Fifth Anniversary of Refugees Suffering on Manus, Nauru Islands

(Sydney) –A new video from Human Rights Watch highlights ongoing abuses ahead of the fifth anniversary of the Australian government’s reintroduction of its offshore processing and settlement policy. Under this policy, people seeking asylum who travel by boat are sent to remote offshore camps on Manus Island in Papua New Guinea (PNG) and the island nation of Nauru.

On July 19, 2013, then-Australian Prime Minister Kevin Rudd announced that any asylum seeker who arrives in Australia by boat will have “no chance of being settled in Australia as refugees.” Soon thereafter, Australia signed agreements to resettle people on PNG and Nauru. Since then, Australia has forcibly transferred 3,172 people, most of them refugees, to camps on those islands at a cost of more than A$5 billion (US$3.7 billion). About 1,600 remain: 750 men in PNG, and 850 men, women, and children on Nauru.

“The fifth anniversary of depositing people in misery and suffering on isolated Pacific islands at the cost of a billion dollars a year should be viewed with outrage,” said Elaine Pearson, Australia director at Human Rights Watch. “Australia has gone from being a country that once welcomed immigrants to a world leader in treating refugees with brazen cruelty.”

Australian officials have called the policy “harsh but effective,” and some European Union leaders have suggested following Australia’s lead and processing asylum seekers offshore. But the cost to human lives of these policies demonstrates that Australia is no role model for Europe or anywhere else, Human Rights Watch said.

“We want freedom.” Drawing by refugee child on Nauru, age 6, 2017.

In the new video, refugees and asylum seekers on Manus and Nauru describe the last five years as living in a hellish legal limbo marked by great uncertainty about their future. The indeterminate and seemingly unending detention apart from loved ones has exacerbated depression, anxiety, and PTSD among people who have often fled atrocities and repression. A man, a woman, and a 14-year-old girl set themselves on fire in separate instances on Nauru.
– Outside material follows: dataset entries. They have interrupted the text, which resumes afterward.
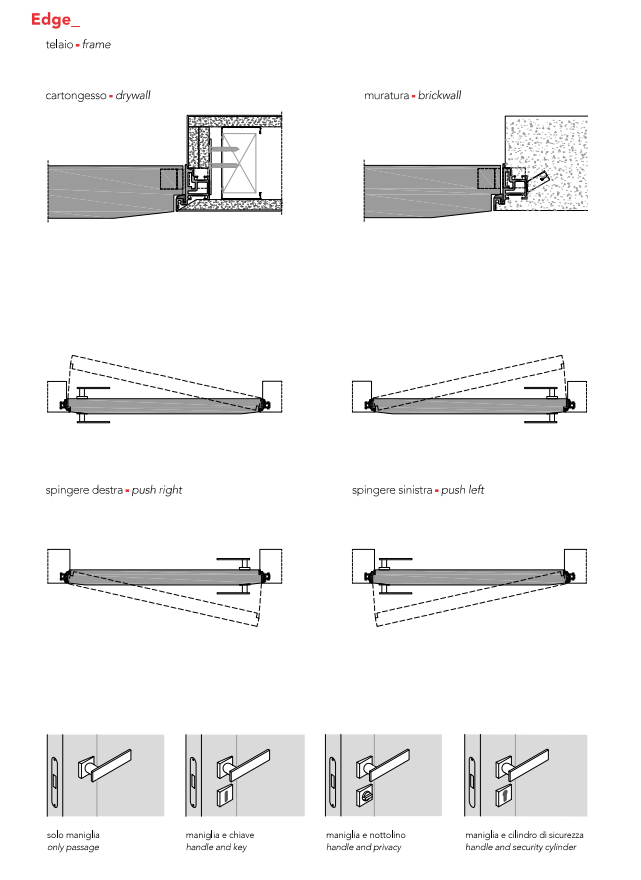 Edge_

telaio ▪ frame

cartongesso ▪ drywall

muratura ▪ brickwall

spingere destra ▪ push right

spingere sinistra ▪ push left

solo maniglia
only passage

maniglia e chiave
handle and key

maniglia e nottolino
handle and privacy

maniglia e cilindro di sicurezza
handle and security cylinder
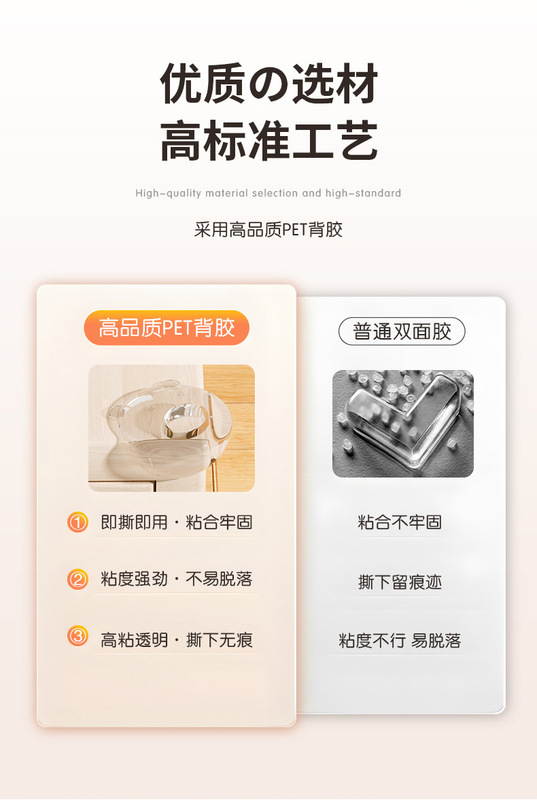 优质の选材
高标准工艺

High-quality material selection and high-standard

采用高品质PET背胶

高品质PET背胶

① 即撕即用 · 粘合牢固

② 粘度强劲 · 不易脱落

③ 高粘透明 · 撕下无痕

普通双面胶

粘合不牢固

撕下留痕迹

粘度不行 易脱落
Six people have killed themselves, and dozens more have tried.

Sudanese refugee Abdul Aziz Adam, held on Manus Island for nearly five years, tells Human Rights Watch, “The current situation on Manus Island is just like hell. Since we have been forcibly removed from the former detention center, until now nothing has changed. Things are just getting worse and worse, day after day. We have lost so many guys… due to negligence and lack of proper health care. We have multiple numbers of refugees who are suffering severely from mental health issues.”

Since November 2017, when the authorities closed the main center on Manus Island, officials forcibly relocated refugees and asylum seekers – all men – to three other centers in the vicinity of the main town of Lorengau. This has heightened tensions with the local community. Local men have beaten and robbed the refugees. Since June 2018, a 12-hour curfew has been imposed on the refugees and asylum seekers in violation of their freedom of movement, following a car accident in which a woman died – an allegedly drunk refugee was driving the car. In July, the United Nations refugee agency observed “a high level of tension and further deterioration in the mental health of refugees and asylum seekers on Manus Island.”
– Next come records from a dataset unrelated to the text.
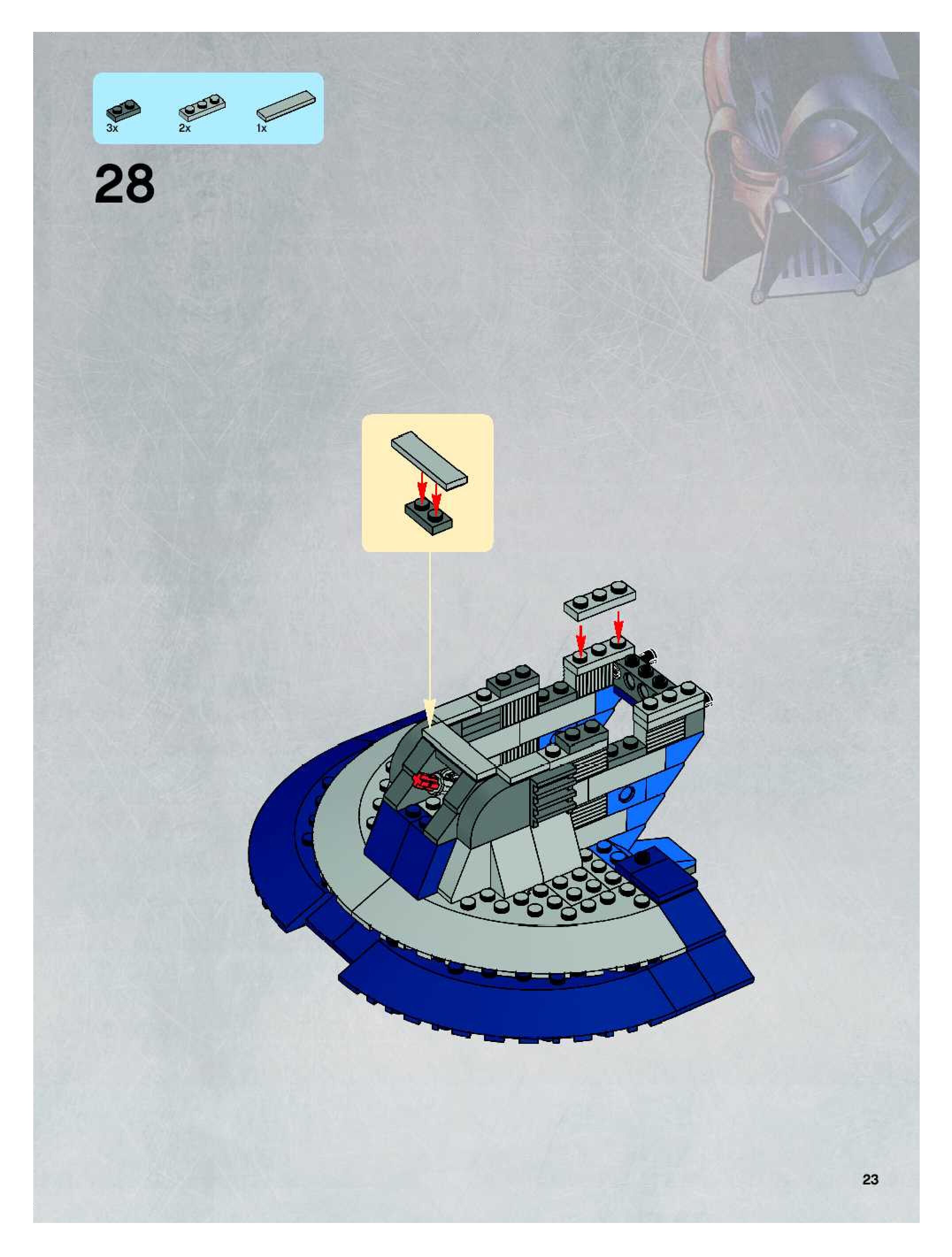 3x
2x
1x

28

23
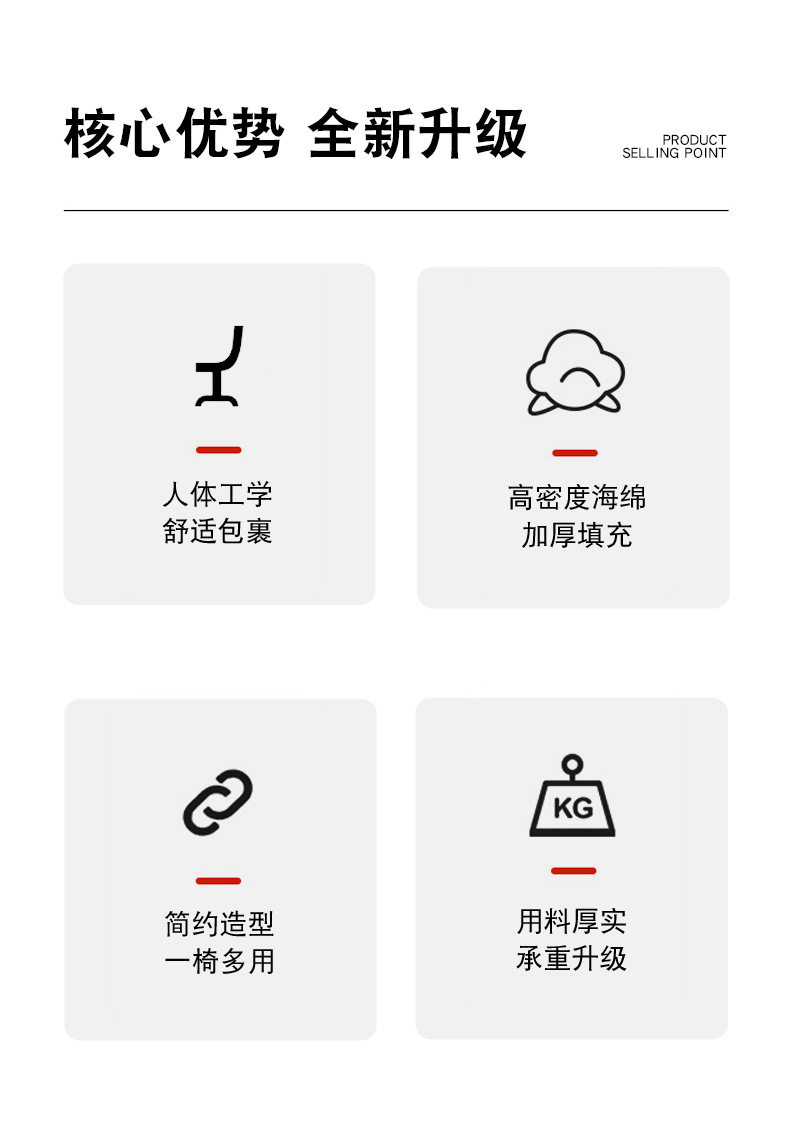 核心优势 全新升级

PRODUCT
SELLING POINT

人体工学
舒适包裹

高密度海绵
加厚填充

简约造型
一椅多用

KG

用料厚实
承重升级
Australia’s only plan for ending this suffering has been a resettlement deal to send some refugees to the United States. But progress has been slow, with only a few hundred going to the US so far – and the US saying it will not take everyone. Australia has repeatedly rejected offers by New Zealand to take some of the refugees.
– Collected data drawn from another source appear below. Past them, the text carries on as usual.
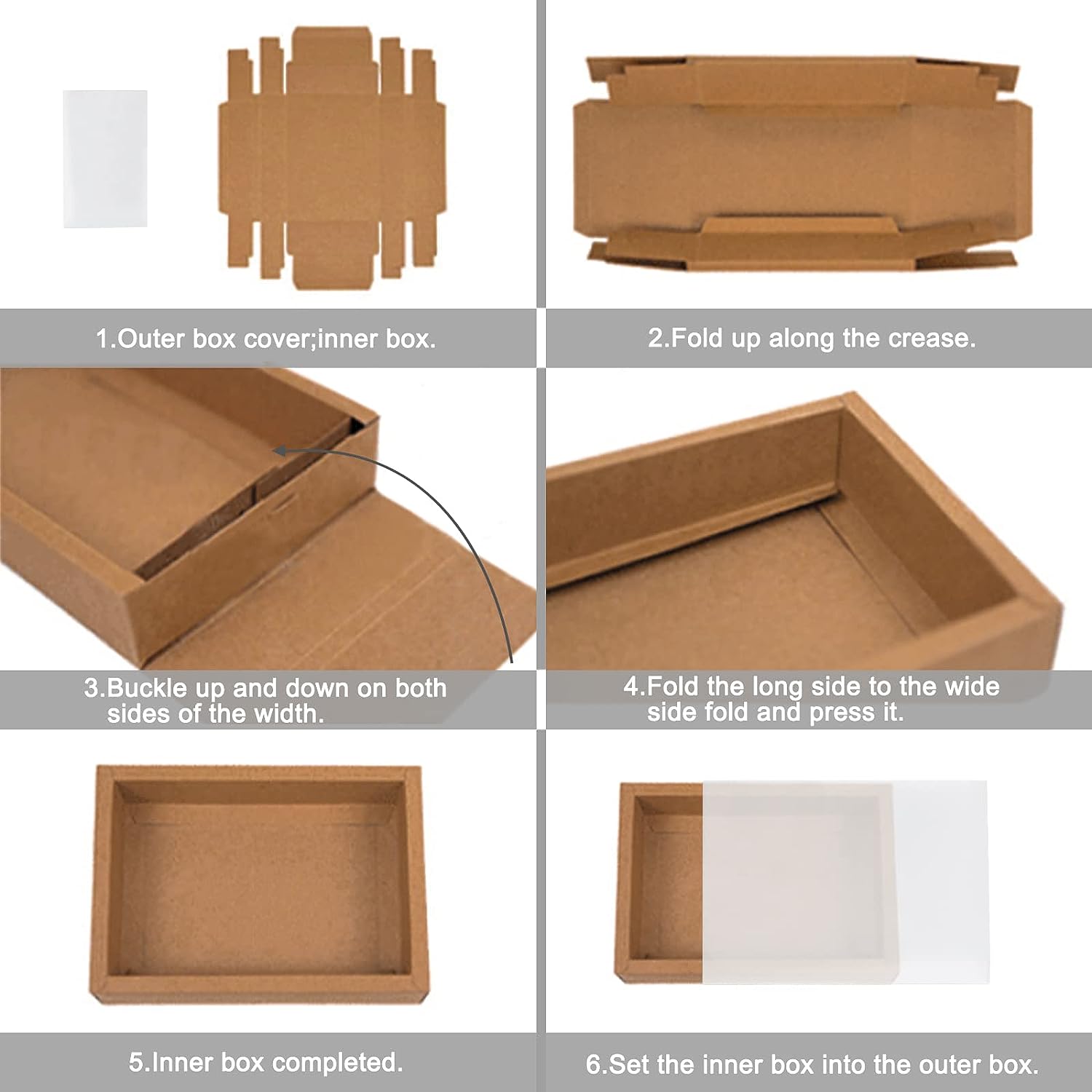 1.Outer box cover;inner box.

2.Fold up along the crease.

3.Buckle up and down on both sides of the width.

4.Fold the long side to the wide side fold and press it.

5.Inner box completed.

6.Set the inner box into the outer box.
The Australian government should immediately transfer the men, women, and children on Manus and Nauru to Australia or to safe third countries and end this harmful practice of offshore processing once and for all, Human Rights Watch said.

“Sending asylum seekers offshore doesn’t free Australia of its obligations to these people,” Pearson said. “The past five years of this cruel policy should be fixed by transferring them and future arrivals to safe locations in Australia and abroad.”